There is no provision for the transfer of land by a person
other than the accountable person, and the acquisition price cannot exceed the
amount of the duty.
The Commissioners' powers extend to the acquisition of
foreign immovable property, but are scarcely likely to be exercised in respect
of it."
The position in the United Kingdom appears to be more or
less the same even after the former estate duty was replaced by the new tax
known as capital transfer tax by the British Finance Act, 1975 (vide section 22
of the Finance Act, 1975). The relevant part of paragraph 17 of Schedule 4 to
that Act reads thus:
" 17. (1) The Board may, if they think fit, on the
application of any person liable to pay tax, accept in satisfaction of the whole
or any part of it any property to which this paragraph applies.
(2) This paragraph applies to any such land as may be
agreed upon between the Board and the person liable to pay tax.
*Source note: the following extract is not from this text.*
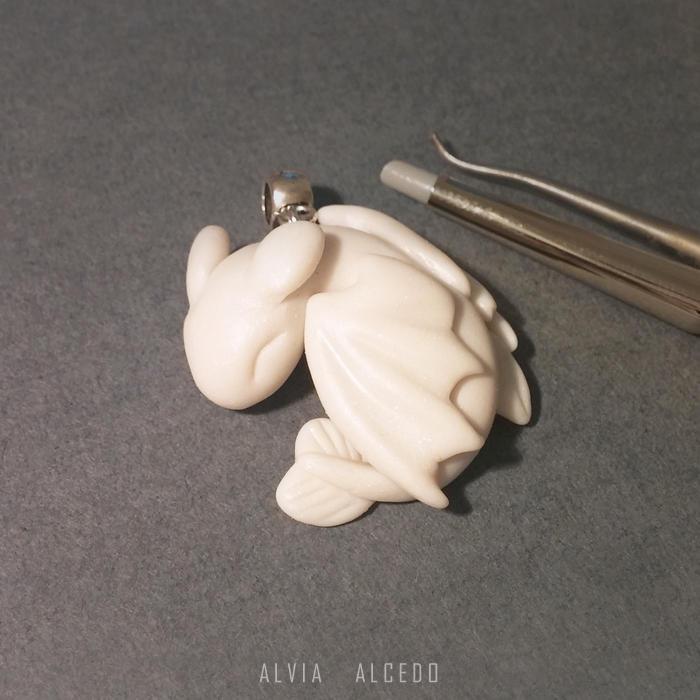Tiny White Fury pendant by AlviaAlcedo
(3) This paragraph also applies to any objects which are
or have been kept in any building (a) If the Board have determined to accept or
have accepted that building in satisfaction or part satisfaction of tax or
estate duty, or ...... .. (See Halsbury's Statutes of England (Third Edition)
Vol. 45, at page 1870)
Section 52 of the Act was substituted by a new section 52
by the Direct Taxes (Amendment) Act, 1964. The new section reads thus:
" 52. Payment of duty by transfer of Property.-(1)
The Central Government may, on an application of the person accountable for
estate duty, accept in satisfaction of the whole or any part of such duty any
property passing on the death of the deceased at such price as may be agreed
upon between the Central Government and that person, and thereupon such person
shall deliver possession of the property to such authority as may be specified
by that Government in this behalf.
(2) Notwithstanding anything contained in any other law
for the time being in force, on the date the possession of the property is
delivered to the authority under sub-section (1)-
(i) the property shall vest in the Central Government; and
(ii) the Central Government shall, where necessary,
intimate the registering authority concerned accordingly;
and the authority shall administer the property in such
manner as the Central Government may direct.
(3) Where the price referred to in sub-section (1) exceeds
the aggregate of the amounts due under this Act, in respect of the estate of the
deceased, the excess shall be applied in the following order to the payment of
any tax, penalty, interest or other amount (i) which the legal representative of
the deceased is liable to pay in respect of the income, expenditure or wealth
of, or gift made by, the deceased under any of the Acts referred to in clause
(c) of section 2 of the Central Boards of Revenue Act, 1963 (54 of 1963);
(ii) which the executor is liable to pay under any of the
Acts aforesaid in respect of the estate of the deceased for the period of the
administration of the estate;
(iii) which the person beneficially entitled to the
property in question is liable to pay under any of those Acts; and the balance,
if any, shall be paid to the accountable person. In the Notes on Clauses annexed
to the Bill which ultimately became the Direct Taxes (Amendment) Act, 1964, it
was stated:
" Sub-clause (b) seeks to substitute the provisions
of section 52 of the Estate Duty Act by a new provision, enabling the Central
Government to accept at an agreed price, the assets comprised in an estate
passing on the death of the deceased towards payment of the estate duty, if the
accountable person so offers. Provision is also made that any balance of the
price left after satisfying the amounts due under the Estate Duty Act will be
adjusted against amounts due under the other direct taxes Acts from the
deceased, his estate and the accountable, person beneficially entitled to the
asset in question in that order."
Let us now analyse s. 52 of the Act. A proceeding under s.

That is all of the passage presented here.